Each time I listen to the three pieces, I am mesmerized by their suggestive power – I can see the morning mist at the well in the Giulia valley, I can hear the soldiers marching on the Via Appia, I can rejoice with the pilgrims when they get a first glimpse of the Holy City. Marvellous! I hope you feel motivated to visit Rome this way. There is at least one recording with the three pieces together on one album, the one by the Boston Symphony Orchestra under Seiji Ozawa.

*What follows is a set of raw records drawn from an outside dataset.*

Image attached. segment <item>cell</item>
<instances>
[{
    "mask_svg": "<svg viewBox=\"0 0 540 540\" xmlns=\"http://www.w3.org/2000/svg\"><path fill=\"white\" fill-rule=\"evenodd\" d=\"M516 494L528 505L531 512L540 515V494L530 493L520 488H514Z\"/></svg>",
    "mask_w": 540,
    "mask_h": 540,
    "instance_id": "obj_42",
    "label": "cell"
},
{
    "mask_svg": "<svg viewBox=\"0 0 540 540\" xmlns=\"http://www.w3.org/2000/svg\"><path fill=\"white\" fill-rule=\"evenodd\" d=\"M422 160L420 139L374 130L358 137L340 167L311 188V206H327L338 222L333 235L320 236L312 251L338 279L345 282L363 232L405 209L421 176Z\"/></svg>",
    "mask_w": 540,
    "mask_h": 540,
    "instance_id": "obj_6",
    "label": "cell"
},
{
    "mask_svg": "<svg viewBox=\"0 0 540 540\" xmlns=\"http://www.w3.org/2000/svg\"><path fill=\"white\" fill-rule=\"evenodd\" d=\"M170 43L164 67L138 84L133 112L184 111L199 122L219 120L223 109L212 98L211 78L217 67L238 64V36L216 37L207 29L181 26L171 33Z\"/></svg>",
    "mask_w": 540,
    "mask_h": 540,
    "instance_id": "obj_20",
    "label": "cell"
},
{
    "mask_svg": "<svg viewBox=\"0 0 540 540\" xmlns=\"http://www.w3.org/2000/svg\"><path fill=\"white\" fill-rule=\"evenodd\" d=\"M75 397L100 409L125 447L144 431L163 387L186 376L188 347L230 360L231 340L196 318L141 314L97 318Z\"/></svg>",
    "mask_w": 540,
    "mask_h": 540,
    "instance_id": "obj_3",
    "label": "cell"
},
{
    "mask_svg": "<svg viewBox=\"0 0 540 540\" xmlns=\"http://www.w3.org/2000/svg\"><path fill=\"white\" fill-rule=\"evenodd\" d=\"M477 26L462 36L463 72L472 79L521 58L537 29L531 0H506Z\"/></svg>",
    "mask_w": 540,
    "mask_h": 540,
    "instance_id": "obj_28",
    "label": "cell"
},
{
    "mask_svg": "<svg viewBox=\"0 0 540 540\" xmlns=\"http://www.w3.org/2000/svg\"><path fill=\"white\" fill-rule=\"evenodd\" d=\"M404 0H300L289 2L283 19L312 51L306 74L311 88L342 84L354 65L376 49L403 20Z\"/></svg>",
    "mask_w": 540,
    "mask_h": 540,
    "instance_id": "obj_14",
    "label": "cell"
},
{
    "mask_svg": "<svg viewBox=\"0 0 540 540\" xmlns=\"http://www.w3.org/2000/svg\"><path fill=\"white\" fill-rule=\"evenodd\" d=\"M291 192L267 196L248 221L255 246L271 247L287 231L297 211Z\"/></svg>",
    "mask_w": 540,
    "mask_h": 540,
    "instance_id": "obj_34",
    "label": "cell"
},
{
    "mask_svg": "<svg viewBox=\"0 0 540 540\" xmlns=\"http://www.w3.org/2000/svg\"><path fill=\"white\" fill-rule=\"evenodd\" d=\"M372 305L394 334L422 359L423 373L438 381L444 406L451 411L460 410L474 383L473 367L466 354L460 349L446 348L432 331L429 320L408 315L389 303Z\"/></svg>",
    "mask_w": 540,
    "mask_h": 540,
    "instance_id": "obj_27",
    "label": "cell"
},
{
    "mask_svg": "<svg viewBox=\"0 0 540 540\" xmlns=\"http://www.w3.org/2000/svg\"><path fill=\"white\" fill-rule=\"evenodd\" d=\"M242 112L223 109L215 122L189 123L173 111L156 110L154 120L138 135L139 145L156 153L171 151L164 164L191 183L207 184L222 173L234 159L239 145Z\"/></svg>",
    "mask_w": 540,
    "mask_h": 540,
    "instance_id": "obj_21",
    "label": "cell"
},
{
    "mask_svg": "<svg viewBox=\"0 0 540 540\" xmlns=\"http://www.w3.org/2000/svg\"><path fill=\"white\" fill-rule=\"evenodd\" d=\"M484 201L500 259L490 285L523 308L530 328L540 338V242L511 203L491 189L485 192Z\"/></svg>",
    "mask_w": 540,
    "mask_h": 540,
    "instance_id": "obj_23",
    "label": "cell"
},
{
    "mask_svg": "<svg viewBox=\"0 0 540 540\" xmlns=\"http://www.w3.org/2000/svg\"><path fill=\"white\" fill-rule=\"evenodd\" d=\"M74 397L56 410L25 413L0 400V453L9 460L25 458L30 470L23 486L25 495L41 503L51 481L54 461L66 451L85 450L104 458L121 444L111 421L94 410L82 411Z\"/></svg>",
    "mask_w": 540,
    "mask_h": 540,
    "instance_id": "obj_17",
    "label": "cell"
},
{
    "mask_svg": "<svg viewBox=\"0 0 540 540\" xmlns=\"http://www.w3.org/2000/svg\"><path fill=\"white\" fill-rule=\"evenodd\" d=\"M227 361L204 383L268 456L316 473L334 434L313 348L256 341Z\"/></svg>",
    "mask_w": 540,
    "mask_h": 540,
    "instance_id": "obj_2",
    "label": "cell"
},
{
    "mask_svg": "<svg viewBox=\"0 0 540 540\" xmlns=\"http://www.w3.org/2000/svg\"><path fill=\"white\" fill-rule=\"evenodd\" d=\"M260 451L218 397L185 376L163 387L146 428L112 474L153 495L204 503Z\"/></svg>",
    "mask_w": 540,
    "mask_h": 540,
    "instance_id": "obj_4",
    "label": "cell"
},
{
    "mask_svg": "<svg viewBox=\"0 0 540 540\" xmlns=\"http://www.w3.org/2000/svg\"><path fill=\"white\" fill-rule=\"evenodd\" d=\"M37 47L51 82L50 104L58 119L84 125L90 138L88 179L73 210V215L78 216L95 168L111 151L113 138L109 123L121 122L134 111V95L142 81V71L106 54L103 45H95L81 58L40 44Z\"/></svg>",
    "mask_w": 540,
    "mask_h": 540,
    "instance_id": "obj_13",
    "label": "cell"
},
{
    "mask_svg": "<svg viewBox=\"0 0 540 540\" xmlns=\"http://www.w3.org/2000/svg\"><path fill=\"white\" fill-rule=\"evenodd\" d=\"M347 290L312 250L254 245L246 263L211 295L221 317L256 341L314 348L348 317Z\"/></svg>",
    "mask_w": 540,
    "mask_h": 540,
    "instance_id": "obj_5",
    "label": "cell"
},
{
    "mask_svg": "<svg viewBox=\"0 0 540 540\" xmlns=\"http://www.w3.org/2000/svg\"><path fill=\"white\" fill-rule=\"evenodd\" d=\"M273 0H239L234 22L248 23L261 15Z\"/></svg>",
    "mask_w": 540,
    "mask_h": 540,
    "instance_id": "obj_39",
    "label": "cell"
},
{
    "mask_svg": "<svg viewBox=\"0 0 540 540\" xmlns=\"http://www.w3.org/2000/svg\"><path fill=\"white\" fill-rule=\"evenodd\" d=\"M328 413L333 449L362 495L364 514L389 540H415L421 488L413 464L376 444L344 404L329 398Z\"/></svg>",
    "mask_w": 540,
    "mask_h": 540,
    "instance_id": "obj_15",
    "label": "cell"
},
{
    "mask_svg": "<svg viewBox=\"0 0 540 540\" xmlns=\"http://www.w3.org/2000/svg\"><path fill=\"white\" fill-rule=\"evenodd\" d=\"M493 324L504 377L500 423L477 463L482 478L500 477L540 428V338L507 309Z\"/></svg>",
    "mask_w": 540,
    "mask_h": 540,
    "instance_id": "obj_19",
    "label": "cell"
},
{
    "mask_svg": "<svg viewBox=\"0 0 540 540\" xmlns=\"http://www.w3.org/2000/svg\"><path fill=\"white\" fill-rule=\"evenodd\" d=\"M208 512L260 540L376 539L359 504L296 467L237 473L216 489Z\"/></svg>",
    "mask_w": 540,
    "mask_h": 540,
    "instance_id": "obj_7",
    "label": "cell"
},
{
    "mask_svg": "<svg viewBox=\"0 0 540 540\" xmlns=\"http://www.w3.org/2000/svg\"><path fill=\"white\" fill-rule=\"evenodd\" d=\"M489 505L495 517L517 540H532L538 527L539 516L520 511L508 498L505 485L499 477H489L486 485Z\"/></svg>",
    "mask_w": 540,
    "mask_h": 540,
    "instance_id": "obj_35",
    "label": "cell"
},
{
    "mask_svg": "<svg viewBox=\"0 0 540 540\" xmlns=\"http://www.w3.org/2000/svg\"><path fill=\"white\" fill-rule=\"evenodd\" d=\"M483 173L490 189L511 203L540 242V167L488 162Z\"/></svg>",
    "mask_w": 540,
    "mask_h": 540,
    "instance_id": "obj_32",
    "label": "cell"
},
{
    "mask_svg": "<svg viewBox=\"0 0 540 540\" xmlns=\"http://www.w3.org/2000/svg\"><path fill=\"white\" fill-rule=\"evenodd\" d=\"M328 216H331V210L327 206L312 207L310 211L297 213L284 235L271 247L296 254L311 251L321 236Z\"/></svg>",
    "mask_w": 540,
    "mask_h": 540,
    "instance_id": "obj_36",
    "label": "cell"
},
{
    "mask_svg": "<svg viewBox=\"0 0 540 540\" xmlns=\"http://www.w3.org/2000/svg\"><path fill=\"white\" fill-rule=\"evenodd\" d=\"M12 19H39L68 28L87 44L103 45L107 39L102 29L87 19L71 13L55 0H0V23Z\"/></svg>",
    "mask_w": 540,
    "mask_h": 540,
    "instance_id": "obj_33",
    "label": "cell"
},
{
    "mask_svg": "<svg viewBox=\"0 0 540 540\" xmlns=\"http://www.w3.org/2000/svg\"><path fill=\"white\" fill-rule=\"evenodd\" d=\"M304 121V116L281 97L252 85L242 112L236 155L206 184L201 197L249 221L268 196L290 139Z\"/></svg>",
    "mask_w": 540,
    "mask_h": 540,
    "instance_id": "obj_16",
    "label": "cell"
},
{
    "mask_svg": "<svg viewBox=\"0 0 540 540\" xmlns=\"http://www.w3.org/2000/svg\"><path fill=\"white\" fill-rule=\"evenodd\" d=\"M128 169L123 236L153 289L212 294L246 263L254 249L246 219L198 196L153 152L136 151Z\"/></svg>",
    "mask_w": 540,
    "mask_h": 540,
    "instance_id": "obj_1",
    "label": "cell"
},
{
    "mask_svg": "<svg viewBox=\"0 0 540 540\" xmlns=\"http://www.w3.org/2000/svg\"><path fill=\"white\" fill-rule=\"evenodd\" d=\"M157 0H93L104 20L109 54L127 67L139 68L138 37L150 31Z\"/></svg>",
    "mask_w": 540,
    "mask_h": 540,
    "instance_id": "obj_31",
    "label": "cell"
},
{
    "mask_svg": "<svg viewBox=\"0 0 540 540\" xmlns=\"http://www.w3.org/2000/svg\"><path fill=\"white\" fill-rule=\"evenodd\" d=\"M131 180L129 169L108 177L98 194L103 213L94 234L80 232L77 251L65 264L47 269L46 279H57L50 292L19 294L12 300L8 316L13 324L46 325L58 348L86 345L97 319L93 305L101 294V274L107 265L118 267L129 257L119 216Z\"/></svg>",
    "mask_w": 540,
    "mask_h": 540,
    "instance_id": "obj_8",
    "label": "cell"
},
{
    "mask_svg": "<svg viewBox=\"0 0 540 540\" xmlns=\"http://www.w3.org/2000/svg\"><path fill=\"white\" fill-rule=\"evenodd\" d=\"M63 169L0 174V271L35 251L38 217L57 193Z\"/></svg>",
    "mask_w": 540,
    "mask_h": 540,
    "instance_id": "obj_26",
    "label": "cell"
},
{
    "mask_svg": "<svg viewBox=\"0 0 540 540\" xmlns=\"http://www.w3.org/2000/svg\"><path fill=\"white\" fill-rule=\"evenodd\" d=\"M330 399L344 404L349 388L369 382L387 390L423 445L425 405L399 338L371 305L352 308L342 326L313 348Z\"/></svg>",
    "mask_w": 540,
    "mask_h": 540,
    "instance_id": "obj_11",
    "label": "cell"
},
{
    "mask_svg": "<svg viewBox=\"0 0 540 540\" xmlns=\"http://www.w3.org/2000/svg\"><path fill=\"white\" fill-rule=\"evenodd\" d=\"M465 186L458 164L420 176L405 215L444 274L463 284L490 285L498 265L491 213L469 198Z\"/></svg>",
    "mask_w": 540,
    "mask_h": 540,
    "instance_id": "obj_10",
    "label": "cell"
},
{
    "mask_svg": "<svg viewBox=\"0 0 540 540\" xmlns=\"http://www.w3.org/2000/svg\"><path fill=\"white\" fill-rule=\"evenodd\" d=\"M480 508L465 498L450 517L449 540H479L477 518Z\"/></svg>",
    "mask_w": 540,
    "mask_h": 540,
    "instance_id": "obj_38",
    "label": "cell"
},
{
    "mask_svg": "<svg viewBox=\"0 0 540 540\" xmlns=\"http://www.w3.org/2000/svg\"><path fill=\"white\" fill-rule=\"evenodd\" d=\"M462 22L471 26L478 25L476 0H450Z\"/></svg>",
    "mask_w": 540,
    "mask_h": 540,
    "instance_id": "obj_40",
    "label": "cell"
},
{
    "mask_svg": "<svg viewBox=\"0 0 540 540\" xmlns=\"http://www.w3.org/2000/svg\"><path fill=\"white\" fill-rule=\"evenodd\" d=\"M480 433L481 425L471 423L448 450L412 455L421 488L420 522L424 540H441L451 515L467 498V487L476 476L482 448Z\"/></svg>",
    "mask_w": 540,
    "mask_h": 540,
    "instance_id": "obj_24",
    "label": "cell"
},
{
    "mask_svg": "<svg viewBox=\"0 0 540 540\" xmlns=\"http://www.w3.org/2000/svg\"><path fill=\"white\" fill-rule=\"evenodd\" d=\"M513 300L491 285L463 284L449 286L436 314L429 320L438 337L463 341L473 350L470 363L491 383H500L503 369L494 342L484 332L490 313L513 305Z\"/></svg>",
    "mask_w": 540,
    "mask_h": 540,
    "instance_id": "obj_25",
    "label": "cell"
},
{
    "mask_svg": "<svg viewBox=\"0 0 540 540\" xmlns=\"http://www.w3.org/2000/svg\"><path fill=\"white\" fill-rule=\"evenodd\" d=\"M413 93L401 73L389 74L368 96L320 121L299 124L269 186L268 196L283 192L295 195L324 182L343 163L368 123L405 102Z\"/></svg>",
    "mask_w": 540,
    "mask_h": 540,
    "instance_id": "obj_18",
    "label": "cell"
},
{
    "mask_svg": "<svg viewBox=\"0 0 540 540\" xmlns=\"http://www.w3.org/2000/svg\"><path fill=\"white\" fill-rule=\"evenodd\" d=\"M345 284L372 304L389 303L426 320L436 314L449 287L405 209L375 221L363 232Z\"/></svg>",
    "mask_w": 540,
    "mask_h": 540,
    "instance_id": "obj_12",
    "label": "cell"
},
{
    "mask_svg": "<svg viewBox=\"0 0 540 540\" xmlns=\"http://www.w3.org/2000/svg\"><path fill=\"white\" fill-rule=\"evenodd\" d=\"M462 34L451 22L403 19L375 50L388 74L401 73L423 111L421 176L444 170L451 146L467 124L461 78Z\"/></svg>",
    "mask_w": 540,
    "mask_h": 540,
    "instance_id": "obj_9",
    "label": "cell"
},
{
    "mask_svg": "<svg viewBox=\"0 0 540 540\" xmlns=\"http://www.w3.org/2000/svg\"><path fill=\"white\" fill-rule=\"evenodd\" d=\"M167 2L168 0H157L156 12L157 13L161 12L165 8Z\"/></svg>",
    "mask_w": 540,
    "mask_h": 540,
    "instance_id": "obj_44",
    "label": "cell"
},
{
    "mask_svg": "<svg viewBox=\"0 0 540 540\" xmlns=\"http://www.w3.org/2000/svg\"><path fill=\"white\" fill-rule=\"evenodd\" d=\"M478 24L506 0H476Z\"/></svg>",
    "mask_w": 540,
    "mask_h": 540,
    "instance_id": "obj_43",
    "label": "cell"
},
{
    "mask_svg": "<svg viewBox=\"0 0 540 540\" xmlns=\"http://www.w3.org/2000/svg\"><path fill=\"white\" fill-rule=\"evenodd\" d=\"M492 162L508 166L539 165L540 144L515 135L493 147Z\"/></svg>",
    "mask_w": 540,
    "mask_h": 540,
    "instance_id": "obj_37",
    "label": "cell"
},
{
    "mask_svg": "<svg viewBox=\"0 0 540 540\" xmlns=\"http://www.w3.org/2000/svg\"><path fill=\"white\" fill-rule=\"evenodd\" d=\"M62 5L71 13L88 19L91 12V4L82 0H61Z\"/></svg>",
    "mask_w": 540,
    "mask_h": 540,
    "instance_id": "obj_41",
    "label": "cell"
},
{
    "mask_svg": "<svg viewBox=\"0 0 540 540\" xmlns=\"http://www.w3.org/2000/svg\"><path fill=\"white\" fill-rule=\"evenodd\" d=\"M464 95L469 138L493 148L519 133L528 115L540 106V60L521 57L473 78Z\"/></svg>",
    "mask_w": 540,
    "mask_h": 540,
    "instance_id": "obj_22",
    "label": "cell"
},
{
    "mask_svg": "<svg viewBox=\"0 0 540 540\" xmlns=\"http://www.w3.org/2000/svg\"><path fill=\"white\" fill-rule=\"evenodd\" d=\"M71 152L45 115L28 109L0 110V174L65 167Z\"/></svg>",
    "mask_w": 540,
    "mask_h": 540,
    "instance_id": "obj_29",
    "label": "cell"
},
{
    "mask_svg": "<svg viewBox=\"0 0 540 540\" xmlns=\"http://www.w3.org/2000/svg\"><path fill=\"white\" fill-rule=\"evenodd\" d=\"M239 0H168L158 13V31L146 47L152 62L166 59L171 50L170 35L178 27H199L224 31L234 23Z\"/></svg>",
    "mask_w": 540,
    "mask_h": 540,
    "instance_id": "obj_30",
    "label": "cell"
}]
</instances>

Respighi, born in 1879, studied piano, violin and composition and soon became a professional musician. Although he was originally from Bologna, he lived mostly in Rome – after a brief stint in Russia and Germany. From 1924 to 1926 he headed the Santa Cecilia Conservatorium in Rome, where he had taught composition since 1913. He left the director’s post after two years to devote more time to composing. He wrote several other remarkable works: a collection of ancient songs and dances “Antiche Arie ed Danze per Liuto” inspired by the Baroque style, the ballet “The Magic Cauldron” and the cantata “The Sensitive”: a poem of Shelley set to music by Respighi. The last two works are available on a recording by the Palermo Orchestra Sinfonica del Teatro Massimo, while the first one has been recorded numerous times. I am quite happy with a production of the Berliner Philharmoniker under conductor Herbert von Karajan.
I checked on my iPod playlist: The first two symphonic poems and “Antiche Arie ed Danze per Liuto” are my number 1 album of classical works – and will remain so unless I feel a sudden urge to listen to Mozart’s Violin Concerto No. 3 K. 216 over and over again!